TASK GOAL:
All of the entries should be returned without a single change.

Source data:
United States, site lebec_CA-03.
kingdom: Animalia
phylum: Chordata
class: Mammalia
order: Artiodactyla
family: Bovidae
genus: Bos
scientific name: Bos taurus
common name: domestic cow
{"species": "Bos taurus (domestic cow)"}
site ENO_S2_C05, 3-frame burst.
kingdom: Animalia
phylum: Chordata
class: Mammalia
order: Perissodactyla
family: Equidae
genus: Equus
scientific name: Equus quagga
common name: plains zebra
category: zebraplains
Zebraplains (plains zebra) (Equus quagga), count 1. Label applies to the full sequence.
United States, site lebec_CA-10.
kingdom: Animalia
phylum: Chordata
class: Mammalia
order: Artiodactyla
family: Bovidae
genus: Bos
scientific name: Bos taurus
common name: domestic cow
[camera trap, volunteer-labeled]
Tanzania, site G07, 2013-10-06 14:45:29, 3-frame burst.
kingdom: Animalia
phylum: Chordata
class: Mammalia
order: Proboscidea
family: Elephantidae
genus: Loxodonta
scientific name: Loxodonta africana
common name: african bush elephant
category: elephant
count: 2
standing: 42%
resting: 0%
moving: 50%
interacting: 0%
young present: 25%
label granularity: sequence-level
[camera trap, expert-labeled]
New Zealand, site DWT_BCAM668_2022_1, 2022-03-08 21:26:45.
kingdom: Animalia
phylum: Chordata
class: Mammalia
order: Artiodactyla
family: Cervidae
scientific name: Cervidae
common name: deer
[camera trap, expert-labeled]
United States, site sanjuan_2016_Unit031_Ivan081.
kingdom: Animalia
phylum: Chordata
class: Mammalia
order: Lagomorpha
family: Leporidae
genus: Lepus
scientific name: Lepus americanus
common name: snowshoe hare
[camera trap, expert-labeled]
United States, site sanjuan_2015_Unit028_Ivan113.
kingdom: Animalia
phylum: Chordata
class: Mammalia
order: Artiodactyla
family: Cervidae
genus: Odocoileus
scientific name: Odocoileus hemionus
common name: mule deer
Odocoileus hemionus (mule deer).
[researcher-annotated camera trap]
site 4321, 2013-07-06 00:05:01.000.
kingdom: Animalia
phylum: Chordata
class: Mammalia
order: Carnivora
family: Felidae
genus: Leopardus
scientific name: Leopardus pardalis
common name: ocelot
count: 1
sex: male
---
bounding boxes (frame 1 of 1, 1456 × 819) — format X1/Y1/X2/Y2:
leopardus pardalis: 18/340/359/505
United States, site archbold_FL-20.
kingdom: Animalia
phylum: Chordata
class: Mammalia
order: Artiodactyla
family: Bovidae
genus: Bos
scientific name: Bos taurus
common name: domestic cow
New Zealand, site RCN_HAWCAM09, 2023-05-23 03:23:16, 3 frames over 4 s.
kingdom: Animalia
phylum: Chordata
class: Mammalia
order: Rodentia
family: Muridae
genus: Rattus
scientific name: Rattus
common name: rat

RESPONSE:
United States, site lebec_CA-03.
kingdom: Animalia
phylum: Chordata
class: Mammalia
order: Artiodactyla
family: Bovidae
genus: Bos
scientific name: Bos taurus
common name: domestic cow
{"species": "Bos taurus (domestic cow)"}
site ENO_S2_C05, 3-frame burst.
kingdom: Animalia
phylum: Chordata
class: Mammalia
order: Perissodactyla
family: Equidae
genus: Equus
scientific name: Equus quagga
common name: plains zebra
category: zebraplains
Zebraplains (plains zebra) (Equus quagga), count 1. Label applies to the full sequence.
United States, site lebec_CA-10.
kingdom: Animalia
phylum: Chordata
class: Mammalia
order: Artiodactyla
family: Bovidae
genus: Bos
scientific name: Bos taurus
common name: domestic cow
[camera trap, volunteer-labeled]
Tanzania, site G07, 2013-10-06 14:45:29, 3-frame burst.
kingdom: Animalia
phylum: Chordata
class: Mammalia
order: Proboscidea
family: Elephantidae
genus: Loxodonta
scientific name: Loxodonta africana
common name: african bush elephant
category: elephant
count: 2
standing: 42%
resting: 0%
moving: 50%
interacting: 0%
young present: 25%
label granularity: sequence-level
[camera trap, expert-labeled]
New Zealand, site DWT_BCAM668_2022_1, 2022-03-08 21:26:45.
kingdom: Animalia
phylum: Chordata
class: Mammalia
order: Artiodactyla
family: Cervidae
scientific name: Cervidae
common name: deer
[camera trap, expert-labeled]
United States, site sanjuan_2016_Unit031_Ivan081.
kingdom: Animalia
phylum: Chordata
class: Mammalia
order: Lagomorpha
family: Leporidae
genus: Lepus
scientific name: Lepus americanus
common name: snowshoe hare
[camera trap, expert-labeled]
United States, site sanjuan_2015_Unit028_Ivan113.
kingdom: Animalia
phylum: Chordata
class: Mammalia
order: Artiodactyla
family: Cervidae
genus: Odocoileus
scientific name: Odocoileus hemionus
common name: mule deer
Odocoileus hemionus (mule deer).
[researcher-annotated camera trap]
site 4321, 2013-07-06 00:05:01.000.
kingdom: Animalia
phylum: Chordata
class: Mammalia
order: Carnivora
family: Felidae
genus: Leopardus
scientific name: Leopardus pardalis
common name: ocelot
count: 1
sex: male
---
bounding boxes (frame 1 of 1, 1456 × 819) — format X1/Y1/X2/Y2:
leopardus pardalis: 18/340/359/505
United States, site archbold_FL-20.
kingdom: Animalia
phylum: Chordata
class: Mammalia
order: Artiodactyla
family: Bovidae
genus: Bos
scientific name: Bos taurus
common name: domestic cow
New Zealand, site RCN_HAWCAM09, 2023-05-23 03:23:16, 3 frames over 4 s.
kingdom: Animalia
phylum: Chordata
class: Mammalia
order: Rodentia
family: Muridae
genus: Rattus
scientific name: Rattus
common name: rat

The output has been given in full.